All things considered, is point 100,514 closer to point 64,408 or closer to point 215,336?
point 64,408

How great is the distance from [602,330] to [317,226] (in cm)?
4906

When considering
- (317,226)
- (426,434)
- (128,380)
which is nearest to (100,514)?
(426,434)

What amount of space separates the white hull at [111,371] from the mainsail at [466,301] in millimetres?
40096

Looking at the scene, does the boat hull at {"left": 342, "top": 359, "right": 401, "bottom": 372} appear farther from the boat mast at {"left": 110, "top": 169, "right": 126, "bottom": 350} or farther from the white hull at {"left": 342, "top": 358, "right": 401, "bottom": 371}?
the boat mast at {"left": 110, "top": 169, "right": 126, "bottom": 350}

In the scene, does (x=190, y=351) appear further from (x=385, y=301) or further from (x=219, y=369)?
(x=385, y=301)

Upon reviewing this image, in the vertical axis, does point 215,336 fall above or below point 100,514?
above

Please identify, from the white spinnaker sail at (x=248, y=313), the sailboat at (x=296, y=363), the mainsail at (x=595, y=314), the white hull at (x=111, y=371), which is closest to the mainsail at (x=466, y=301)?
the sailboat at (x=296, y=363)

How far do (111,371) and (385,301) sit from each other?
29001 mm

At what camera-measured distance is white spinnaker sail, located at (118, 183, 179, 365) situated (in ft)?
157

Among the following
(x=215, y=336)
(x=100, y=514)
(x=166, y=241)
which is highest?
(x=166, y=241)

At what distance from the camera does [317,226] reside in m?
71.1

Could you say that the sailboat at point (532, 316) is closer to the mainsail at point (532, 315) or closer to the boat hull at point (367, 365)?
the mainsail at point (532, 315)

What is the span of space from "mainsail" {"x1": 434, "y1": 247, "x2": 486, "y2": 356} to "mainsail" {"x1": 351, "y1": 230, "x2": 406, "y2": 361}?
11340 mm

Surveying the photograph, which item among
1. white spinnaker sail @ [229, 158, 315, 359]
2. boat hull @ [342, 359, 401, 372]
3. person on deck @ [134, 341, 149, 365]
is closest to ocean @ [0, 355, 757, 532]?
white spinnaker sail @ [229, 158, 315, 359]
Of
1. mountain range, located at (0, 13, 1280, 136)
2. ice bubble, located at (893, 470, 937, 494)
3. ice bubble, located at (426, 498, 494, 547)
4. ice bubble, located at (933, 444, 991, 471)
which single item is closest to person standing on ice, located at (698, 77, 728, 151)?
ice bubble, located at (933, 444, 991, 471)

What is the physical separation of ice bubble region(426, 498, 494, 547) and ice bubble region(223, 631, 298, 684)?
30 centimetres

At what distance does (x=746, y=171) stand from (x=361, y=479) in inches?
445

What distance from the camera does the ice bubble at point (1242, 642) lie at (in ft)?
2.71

*What you need to do*
Please tally how many lines of the records above contain the string "mast" and give only that number.

*Response to the task*
2